══ Material provided ══

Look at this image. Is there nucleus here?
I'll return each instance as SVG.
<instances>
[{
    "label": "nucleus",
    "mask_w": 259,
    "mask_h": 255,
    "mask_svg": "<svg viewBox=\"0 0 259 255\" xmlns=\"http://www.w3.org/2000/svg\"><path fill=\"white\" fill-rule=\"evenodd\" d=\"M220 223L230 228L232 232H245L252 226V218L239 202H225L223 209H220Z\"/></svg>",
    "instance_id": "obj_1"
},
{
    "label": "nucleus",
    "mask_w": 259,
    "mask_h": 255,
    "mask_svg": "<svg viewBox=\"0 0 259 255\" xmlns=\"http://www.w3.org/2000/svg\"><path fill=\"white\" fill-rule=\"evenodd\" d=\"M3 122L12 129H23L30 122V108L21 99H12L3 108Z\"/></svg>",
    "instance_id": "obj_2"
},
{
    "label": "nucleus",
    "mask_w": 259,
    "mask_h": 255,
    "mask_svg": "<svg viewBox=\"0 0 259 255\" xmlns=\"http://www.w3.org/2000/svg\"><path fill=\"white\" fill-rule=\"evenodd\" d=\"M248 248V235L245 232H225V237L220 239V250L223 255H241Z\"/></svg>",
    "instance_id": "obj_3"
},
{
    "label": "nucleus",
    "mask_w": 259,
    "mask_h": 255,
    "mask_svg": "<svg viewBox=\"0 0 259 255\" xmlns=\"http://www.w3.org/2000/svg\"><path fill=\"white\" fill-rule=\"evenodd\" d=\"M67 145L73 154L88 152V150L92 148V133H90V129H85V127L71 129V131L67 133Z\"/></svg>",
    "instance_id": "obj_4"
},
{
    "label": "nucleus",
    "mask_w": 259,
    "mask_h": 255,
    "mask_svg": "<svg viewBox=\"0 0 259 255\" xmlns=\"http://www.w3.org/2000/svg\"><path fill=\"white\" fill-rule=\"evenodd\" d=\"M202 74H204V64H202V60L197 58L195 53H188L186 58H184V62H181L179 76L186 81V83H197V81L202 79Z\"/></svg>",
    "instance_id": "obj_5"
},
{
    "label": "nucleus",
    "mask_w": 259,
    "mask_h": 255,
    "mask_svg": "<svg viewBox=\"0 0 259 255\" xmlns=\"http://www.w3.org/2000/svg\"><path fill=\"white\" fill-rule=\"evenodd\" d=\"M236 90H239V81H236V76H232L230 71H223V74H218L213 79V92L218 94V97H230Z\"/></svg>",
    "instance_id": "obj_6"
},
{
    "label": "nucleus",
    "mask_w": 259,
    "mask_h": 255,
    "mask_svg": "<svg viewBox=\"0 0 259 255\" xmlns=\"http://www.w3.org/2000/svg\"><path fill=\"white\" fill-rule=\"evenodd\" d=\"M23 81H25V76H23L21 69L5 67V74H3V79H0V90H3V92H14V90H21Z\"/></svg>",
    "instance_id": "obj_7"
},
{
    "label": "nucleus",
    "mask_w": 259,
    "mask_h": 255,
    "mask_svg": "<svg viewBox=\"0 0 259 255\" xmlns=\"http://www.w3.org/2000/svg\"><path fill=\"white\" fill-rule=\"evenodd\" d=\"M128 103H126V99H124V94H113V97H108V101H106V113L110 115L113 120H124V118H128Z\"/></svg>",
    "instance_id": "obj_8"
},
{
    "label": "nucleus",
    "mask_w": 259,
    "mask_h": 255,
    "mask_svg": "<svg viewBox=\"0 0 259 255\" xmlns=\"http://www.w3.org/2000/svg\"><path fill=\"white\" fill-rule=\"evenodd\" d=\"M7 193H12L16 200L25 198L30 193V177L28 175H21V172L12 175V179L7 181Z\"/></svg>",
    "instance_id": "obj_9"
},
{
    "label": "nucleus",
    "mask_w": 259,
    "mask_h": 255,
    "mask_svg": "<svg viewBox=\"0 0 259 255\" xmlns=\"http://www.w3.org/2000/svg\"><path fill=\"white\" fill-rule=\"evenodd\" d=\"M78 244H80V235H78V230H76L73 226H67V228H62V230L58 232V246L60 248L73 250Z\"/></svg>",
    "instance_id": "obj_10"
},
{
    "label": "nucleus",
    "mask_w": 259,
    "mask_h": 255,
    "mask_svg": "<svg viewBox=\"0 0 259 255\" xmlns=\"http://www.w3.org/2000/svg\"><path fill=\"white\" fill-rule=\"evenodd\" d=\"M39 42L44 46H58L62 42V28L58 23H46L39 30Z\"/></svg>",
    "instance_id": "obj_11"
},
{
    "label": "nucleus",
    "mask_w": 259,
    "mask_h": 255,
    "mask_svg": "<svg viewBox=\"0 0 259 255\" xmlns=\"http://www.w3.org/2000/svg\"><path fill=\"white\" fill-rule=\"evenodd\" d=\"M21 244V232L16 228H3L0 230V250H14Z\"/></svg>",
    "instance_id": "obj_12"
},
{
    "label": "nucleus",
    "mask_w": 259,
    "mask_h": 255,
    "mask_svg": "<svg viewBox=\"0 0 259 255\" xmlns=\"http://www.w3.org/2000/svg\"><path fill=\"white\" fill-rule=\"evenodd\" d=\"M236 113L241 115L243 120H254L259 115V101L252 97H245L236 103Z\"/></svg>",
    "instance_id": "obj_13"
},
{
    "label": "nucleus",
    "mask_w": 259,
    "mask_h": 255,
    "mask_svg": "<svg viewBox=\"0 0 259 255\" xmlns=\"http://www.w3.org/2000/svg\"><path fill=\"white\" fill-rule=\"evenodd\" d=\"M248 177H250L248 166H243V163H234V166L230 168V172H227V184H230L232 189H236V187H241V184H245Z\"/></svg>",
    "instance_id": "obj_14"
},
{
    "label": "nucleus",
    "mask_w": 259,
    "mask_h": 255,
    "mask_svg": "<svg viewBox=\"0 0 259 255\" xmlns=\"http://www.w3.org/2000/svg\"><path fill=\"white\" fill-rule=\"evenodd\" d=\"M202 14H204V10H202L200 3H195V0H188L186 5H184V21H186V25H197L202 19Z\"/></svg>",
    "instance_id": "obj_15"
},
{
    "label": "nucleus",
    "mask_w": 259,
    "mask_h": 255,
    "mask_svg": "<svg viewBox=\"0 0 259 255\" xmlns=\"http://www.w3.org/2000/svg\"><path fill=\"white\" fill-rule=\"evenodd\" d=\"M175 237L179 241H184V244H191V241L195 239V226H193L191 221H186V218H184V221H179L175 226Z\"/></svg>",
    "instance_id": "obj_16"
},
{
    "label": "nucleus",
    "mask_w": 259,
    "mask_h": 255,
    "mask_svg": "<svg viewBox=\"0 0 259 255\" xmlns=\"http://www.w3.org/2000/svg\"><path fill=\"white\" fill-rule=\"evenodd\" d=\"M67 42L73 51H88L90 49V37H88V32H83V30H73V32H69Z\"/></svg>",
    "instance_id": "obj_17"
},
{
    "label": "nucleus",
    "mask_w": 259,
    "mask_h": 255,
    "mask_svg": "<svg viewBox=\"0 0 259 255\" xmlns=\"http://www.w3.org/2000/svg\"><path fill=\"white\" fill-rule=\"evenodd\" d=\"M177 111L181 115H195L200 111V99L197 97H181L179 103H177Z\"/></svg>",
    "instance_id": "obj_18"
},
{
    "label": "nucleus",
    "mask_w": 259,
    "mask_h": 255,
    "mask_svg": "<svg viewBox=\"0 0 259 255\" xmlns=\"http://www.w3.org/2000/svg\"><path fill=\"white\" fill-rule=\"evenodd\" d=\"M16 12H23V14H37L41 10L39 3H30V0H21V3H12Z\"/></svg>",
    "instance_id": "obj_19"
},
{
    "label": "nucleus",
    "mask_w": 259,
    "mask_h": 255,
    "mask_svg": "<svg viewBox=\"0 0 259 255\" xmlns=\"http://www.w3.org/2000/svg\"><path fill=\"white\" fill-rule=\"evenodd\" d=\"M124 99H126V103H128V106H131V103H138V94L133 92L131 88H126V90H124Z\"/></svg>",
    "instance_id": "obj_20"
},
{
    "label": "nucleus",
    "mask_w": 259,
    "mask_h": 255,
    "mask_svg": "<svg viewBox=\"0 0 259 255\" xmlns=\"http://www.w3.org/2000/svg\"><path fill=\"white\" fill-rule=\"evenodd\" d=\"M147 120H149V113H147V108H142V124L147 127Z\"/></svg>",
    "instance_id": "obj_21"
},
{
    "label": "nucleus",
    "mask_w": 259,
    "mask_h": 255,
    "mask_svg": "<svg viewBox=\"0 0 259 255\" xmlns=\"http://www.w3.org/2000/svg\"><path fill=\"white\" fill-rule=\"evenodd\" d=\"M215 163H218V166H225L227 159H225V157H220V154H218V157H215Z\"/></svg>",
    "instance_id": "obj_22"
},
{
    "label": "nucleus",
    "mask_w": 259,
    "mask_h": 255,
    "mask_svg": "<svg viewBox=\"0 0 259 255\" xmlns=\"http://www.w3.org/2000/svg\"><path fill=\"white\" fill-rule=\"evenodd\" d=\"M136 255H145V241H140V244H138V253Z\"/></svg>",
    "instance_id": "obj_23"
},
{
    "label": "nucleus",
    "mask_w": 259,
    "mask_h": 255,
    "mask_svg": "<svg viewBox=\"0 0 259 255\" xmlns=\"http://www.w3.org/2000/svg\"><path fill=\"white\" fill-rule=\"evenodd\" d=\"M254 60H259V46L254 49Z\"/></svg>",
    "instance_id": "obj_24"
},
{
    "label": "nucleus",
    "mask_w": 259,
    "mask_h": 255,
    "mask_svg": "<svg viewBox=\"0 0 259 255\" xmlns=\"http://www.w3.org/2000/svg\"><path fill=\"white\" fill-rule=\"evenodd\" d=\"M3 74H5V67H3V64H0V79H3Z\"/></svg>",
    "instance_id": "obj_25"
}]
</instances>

═══

**Exercise objective**. Can you echo the lines above word for word, starting from the very first one and ending with the line that contains "145L73 154L88 152V150L92", including that line?

**The solution**.
Look at this image. Is there nucleus here?
I'll return each instance as SVG.
<instances>
[{
    "label": "nucleus",
    "mask_w": 259,
    "mask_h": 255,
    "mask_svg": "<svg viewBox=\"0 0 259 255\" xmlns=\"http://www.w3.org/2000/svg\"><path fill=\"white\" fill-rule=\"evenodd\" d=\"M220 223L230 228L232 232H245L252 226V218L239 202H225L223 209H220Z\"/></svg>",
    "instance_id": "obj_1"
},
{
    "label": "nucleus",
    "mask_w": 259,
    "mask_h": 255,
    "mask_svg": "<svg viewBox=\"0 0 259 255\" xmlns=\"http://www.w3.org/2000/svg\"><path fill=\"white\" fill-rule=\"evenodd\" d=\"M3 122L12 129H23L30 122V108L21 99H12L3 108Z\"/></svg>",
    "instance_id": "obj_2"
},
{
    "label": "nucleus",
    "mask_w": 259,
    "mask_h": 255,
    "mask_svg": "<svg viewBox=\"0 0 259 255\" xmlns=\"http://www.w3.org/2000/svg\"><path fill=\"white\" fill-rule=\"evenodd\" d=\"M248 248V235L245 232H225V237L220 239V250L223 255H241Z\"/></svg>",
    "instance_id": "obj_3"
},
{
    "label": "nucleus",
    "mask_w": 259,
    "mask_h": 255,
    "mask_svg": "<svg viewBox=\"0 0 259 255\" xmlns=\"http://www.w3.org/2000/svg\"><path fill=\"white\" fill-rule=\"evenodd\" d=\"M67 145L73 154L88 152V150L92 148V133H90V129H85V127L71 129V131L67 133Z\"/></svg>",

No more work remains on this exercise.